Quantity over quality and to vet or not to vet. I can somewhat understand receiving misguided job match notifications from job boards where I registered my details.  They exist merely as low cost, quantity over quality based CV/resume collectors.  They sell themselves on their ability to provide literally hundreds of CV/resumes for every position.  So, using this logic, I get why they send candidates questionable job matches in hopes that the candidate by some small miracle will be a match beyond just keywords.  However, my biggest issue is with traditional recruiters who use this “technology” as well.  I can’t count the number of times I received one of these emails from a traditional recruiter asking me to submit my CV/resume, only to either receive an automated email telling me I was in fact not a match or more than likely hear nothing at all. If you think I’m such a great fit why not take five minutes and just pick up the phone to speak with me about the position? After all, isn’t the vetting of candidates a large part of the reason you charge 20-30% placement fees?

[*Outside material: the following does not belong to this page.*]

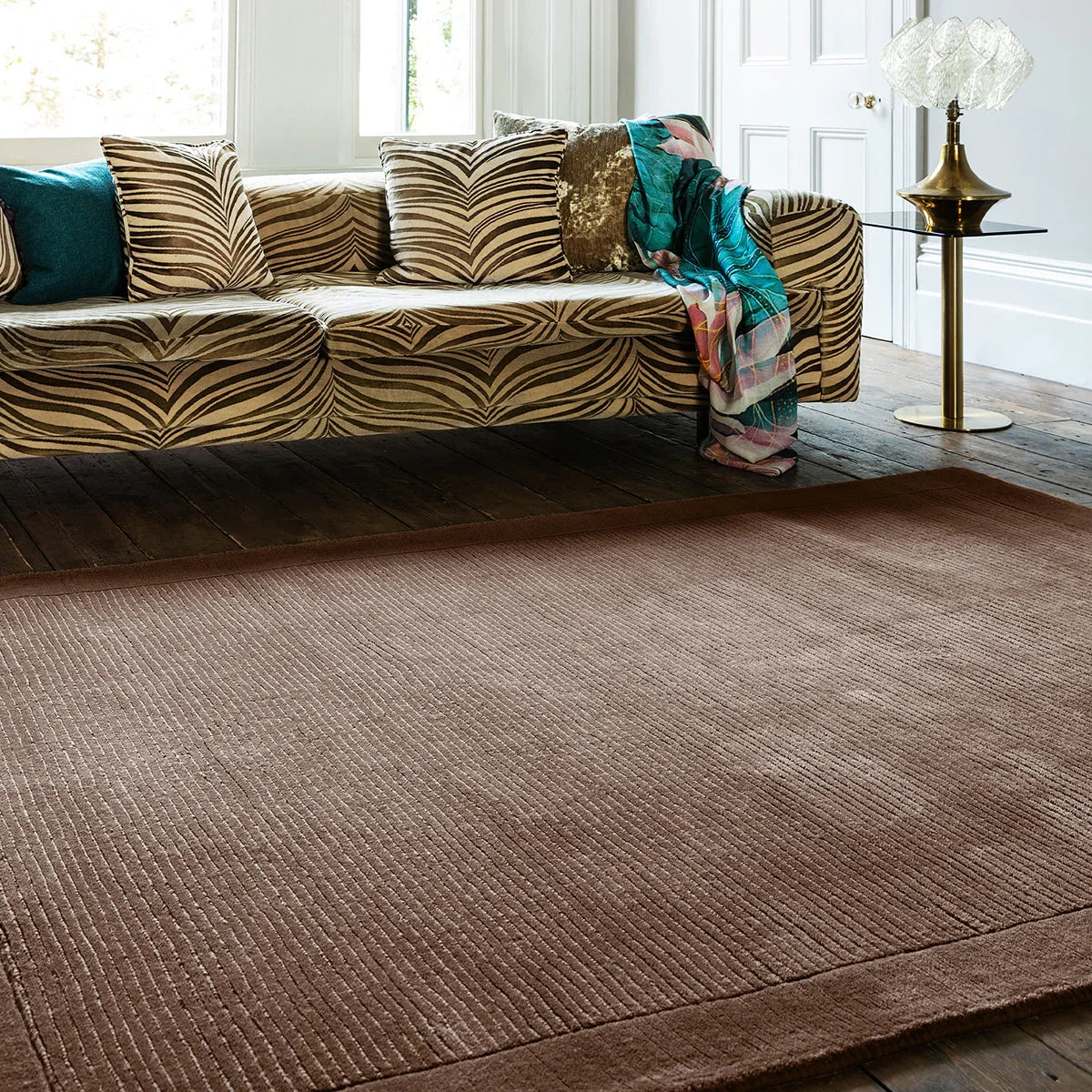 Brown textured rug in a living room with a patterned sofa and decorative items.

Smart. People. Match. I have been asked numerous times to explain For Direct Hire, but since we are in private beta I can only reveal the basics of our idea and how we are giving the power of choice back to hiring companies and jobseekers: Candidates are more than words on paper and keyword searches.  We believed it was time for someone to design a recruitment alternative with the biggest part of the recruitment process in mind, the candidate.  The whole picture of a candidate.  Our unique HireMatch™ search facility ensures that every registered candidate is automatically considered for every appropriate role. We have eliminated middleman subjectivity. No more job board “post and pray”.  No more numbers game mentality. Candidates’ profiles are sent directly to the hiring company when a fit is identified based background, attitude and aptitude. Candidates are then only contacted directly by hiring companies and only when there is a genuine interest. We call it “shortcut to the shortlist” and since every candidate member is pre-assessed we have also made pre-elimination interviews a thing of the past.

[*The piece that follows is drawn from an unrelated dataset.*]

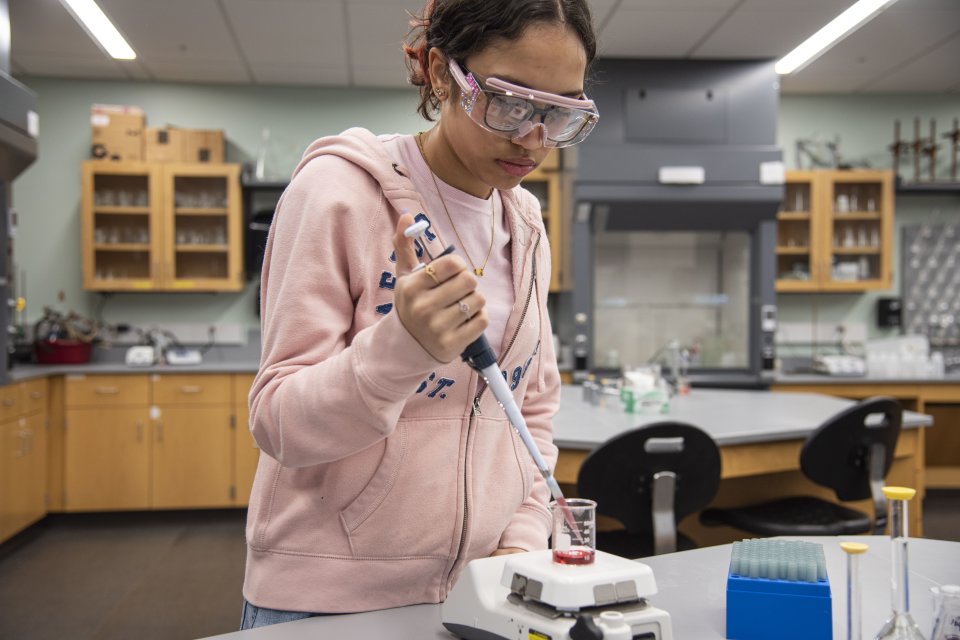 Yamilet Taveras ’27, a chemistry major wearing a pink hoodie and safety goggles, pours a substance into a beaker in the chemistry lab.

Communication is all we ask. According to an 8 June 2010 article published on peoplemanagement.co.uk, a study of 1,600 applicants revealed nearly half of them have been left with a negative impression of the organization when not being told whether or not their application had been successful. Furthermore,  a fifth of them have stopped buying their products altogether as a result.  Those statistics say one thing: the increased company to candidate communication is essential for both candidates and companies. We believe cutting out the extra layer of the middleman will help increase communication and decrease negative feelings.

Question to jobseekers: When it comes to your job search is bad news better than no news at all?